Business News

Brussels Projects 1.9% Growth for Slovenia Next Year (III)

Ljubljana, 29 November (STA) - Slovenia's economy will grow by 1.1% this year, expand by 1.9% next year and a more robust 2.6% in 2012, according to the autumn economic forecast released by the European Commission on Monday.

The projection shows Slovenia's general government deficit will stand at 5.8% of GDP this year, but will then fall to 5.3% in 2011 and to 4.7% of GDP in 2012. The government has announced a 4.8% deficit for 2011.
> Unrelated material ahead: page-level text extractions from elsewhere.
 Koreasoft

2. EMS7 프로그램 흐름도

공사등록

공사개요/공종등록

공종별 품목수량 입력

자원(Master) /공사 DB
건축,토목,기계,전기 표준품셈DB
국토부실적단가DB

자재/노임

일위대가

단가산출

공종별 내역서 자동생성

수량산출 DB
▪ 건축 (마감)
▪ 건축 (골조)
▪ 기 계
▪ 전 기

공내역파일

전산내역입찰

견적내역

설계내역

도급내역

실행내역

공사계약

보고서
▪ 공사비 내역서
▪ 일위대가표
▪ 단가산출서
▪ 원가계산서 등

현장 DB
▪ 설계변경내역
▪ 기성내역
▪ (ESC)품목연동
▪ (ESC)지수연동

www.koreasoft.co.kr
The projection means that Slovenia's economic growth this year will be below the average for the eurozone, but will rise to above the average in the coming two years. The deficit will be below the average this year, but above it in the coming two years.

The Commission projected 1.7% growth in GDP for the eurozone for this year, to be followed by slightly slower 1.5% growth next year and 1.8% growth in 2012. The average deficit is to reach 6.3% of GDP in 2010, 4.6% in 2011 and 3.9% in 2012.
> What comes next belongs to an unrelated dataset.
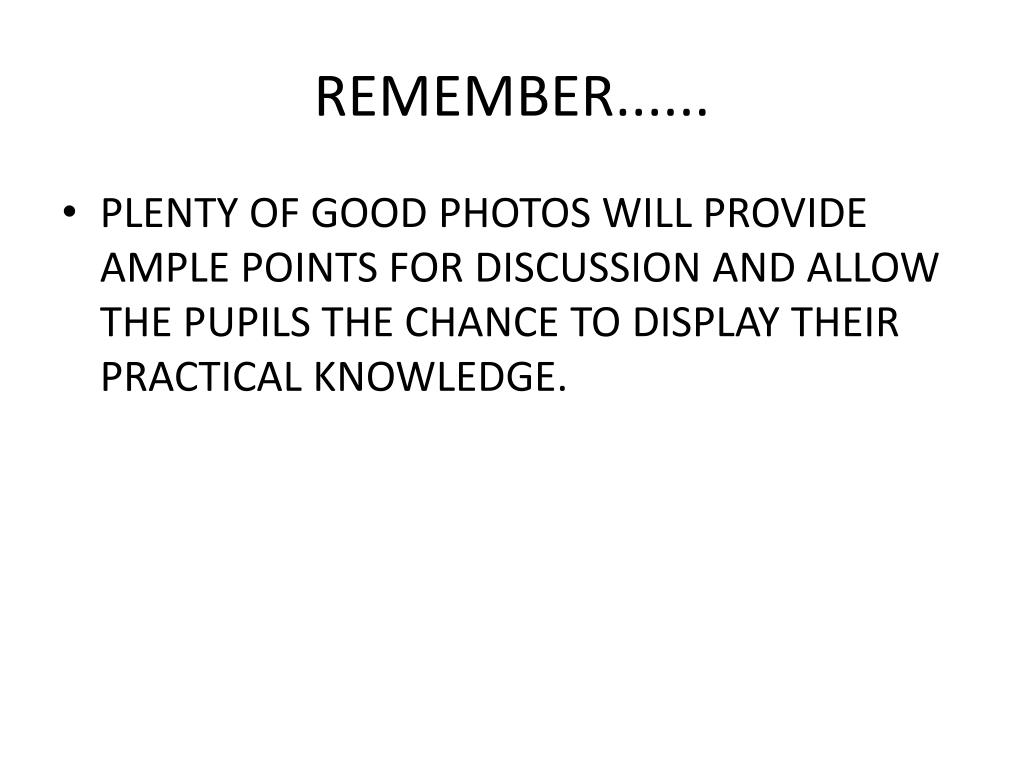 REMEMBER......

• PLENTY OF GOOD PHOTOS WILL PROVIDE AMPLE POINTS FOR DISCUSSION AND ALLOW THE PUPILS THE CHANCE TO DISPLAY THEIR PRACTICAL KNOWLEDGE.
According to the Commission, Slovenia's weak presence in high growth markets means "the pace of the export-led recovery is set by demand in the country's main EU and Western Balkan trade partners. Accordingly, growth is expected to be moderate and to ease somewhat heading into 2011".

"Faster growth is also being hampered by the tight credit conditions in the indebted corporate sector and slow adjustment in the construction sector, which may take until late 2011 or 2012 to complete," the report says.

In May, the Commission forecast 1.1% growth in GDP for Slovenia for this year and 1.8% for 2011. The budget deficit forecast in May was 6.1% for this year and 5.2% for 2011.

Slovenia has forecast lower budget deficits for this year and the next, at 5.4% and 4.7% of GDP, respectively. The Finance Ministry attributed today the difference between the projections to a difference in the method used to calculate the deficit as well as the effects of Slovenia's reforms.

The methodology applied makes for a 0.1 points and the effects of reforms for 0.5 points in the total difference of 0.6 points in the deficit projections for next year, the ministry said.

This was echoed by economist Bogomir Kovac, who pointed out that Slovenia and the Commission relied on different methods in coming to a final forecast. But Kovac suggested that being more recent, the Commission's projections could me more precise.

Projections are most precise when they are made towards the close of a given period. The more downbeat European projections for the budget deficit are therefore a result of more realistic assessments of the current situation, he believes.

Slovenia needs to bring its general government deficit to below 3% of GDP, as required by the Stability and Growth Pact, by 2013.

The country's unemployment rate is projected to stand at 7.2% this and next year, but to drop to 6.6% in 2012. In all three years unemployment is projected to be below the average for the euro area.

The country's public debt is projected to remain below the 60% of GDP Stability and Growth Pact cap this year, in 2011 as well as in 2012, and substantially lower than the eurozone average, but is increasing.

According to the Commission, public debt will stand at 40.7% of GDP this year, at 44.8% next year and at 47.6% in 2012.

Inflation forecasts for Slovenia exceed the eurozone average of 1.5%, 1.8% and 1.7% for 2010, 2011 and 2012, respectively. The figures for Slovenia are 2.1%, 2% and 2.2%, respectively.